** TEXTE SOURCE **
++++
9/3 mémoire d'un territoire
Documentaire de Yamina Benguigui (France, 2008). 90 mn. Inédit
Sur Canal plus-Lundi 29 septembre 20h50
La mémoire est magique, fluctuante, réinventée, affective, logée au
fond du coeur autant que de l'esprit. Qui perd la mémoire perd son
identité. La terre aussi a une mémoire. En explorant le passé du 93,
Yamina Benguigui rend l'histoire de son territoire à une génération
reléguée, révoltée, qui, en novembre 2005, a levé le poing sans même
avoir conscience de s'inscrire dans une épopée. Celle d'une terre
d'immigration où se sont sédimentés les souvenirs de générations
d'ouvriers, où ont mûri des colères, où les graffitis rageurs des plus
jeunes recouvrent sur les murs ceux de leurs grands frères.
++++
** DONNÉES **
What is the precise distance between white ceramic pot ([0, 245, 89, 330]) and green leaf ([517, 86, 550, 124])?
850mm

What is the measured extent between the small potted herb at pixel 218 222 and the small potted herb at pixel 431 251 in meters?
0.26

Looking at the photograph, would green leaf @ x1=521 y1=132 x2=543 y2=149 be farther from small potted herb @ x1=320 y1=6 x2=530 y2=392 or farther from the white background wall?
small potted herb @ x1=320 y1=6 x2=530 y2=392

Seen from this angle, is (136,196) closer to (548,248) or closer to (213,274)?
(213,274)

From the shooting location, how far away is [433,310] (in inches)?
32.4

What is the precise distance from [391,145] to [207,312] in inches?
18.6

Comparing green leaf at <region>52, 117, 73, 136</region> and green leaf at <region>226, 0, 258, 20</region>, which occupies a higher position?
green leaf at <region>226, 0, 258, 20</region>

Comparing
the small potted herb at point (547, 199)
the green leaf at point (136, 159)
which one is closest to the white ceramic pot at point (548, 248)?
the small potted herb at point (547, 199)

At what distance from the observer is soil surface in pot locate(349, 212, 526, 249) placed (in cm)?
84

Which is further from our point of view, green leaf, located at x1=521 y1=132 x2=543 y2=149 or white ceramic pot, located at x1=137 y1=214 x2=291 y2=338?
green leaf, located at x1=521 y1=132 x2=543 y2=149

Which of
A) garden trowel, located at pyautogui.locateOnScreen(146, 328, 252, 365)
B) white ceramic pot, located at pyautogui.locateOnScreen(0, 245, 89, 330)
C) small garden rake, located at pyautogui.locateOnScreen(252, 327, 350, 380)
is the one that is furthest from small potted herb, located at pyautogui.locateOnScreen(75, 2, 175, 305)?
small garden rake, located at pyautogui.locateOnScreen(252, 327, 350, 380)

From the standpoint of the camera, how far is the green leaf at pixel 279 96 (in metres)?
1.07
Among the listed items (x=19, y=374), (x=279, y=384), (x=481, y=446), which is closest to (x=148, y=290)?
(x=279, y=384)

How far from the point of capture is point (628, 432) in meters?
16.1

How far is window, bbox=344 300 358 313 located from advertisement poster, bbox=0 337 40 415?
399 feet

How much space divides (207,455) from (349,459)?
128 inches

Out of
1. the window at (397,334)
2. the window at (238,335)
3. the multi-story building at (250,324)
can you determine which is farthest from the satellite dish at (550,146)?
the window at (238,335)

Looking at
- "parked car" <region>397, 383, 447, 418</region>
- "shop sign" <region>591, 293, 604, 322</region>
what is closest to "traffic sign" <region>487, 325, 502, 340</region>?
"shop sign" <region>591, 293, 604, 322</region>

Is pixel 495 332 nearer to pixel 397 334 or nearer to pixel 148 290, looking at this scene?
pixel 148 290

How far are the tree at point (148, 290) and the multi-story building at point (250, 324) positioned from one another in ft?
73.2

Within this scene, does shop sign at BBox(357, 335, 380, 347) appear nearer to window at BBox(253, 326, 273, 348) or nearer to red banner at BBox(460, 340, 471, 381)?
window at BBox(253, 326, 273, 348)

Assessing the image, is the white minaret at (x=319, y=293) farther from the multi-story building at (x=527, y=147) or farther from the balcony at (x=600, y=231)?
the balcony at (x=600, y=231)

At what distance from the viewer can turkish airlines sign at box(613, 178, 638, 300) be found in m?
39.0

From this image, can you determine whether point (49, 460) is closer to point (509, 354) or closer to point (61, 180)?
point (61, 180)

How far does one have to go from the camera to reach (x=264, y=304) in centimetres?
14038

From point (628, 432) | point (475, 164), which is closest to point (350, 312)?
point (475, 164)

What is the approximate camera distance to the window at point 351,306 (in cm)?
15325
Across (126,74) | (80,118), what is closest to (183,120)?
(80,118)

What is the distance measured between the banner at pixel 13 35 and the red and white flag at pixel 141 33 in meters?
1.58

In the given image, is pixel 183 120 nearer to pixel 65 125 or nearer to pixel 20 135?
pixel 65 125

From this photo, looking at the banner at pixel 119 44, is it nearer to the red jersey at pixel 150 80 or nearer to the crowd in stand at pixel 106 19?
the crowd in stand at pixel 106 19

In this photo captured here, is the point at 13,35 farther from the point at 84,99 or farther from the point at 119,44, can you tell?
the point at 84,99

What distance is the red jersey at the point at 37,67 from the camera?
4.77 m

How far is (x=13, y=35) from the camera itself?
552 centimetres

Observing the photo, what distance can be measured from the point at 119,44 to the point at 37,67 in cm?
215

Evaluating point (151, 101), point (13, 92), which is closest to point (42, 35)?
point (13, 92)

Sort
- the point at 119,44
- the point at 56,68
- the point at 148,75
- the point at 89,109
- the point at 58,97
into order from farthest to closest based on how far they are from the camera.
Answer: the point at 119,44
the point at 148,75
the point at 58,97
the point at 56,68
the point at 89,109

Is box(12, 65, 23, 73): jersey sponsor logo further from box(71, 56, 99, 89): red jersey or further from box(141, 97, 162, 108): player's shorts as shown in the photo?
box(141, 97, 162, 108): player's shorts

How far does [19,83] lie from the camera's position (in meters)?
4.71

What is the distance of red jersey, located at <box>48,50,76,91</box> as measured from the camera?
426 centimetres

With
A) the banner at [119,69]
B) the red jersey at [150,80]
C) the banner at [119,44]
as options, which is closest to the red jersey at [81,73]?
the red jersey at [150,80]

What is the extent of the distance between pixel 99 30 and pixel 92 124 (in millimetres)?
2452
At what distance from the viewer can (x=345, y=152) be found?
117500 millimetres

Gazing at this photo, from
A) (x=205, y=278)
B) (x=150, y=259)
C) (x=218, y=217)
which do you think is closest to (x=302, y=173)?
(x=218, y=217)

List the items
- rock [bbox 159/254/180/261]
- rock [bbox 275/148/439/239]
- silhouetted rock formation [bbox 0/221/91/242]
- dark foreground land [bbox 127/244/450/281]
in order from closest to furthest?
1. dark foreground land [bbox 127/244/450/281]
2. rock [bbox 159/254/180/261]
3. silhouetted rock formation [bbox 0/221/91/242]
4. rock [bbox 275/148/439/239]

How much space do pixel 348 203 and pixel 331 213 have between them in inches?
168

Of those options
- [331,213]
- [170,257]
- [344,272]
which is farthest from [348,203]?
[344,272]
++++
** CONSIGNE **
D'après la présentation du documentaire, à quel moment la génération reléguée et révoltée a-t-elle levé le poing ? Les données ne sont pas utiles pour cet exercice.

** CORRIGÉ **
En novembre 2005.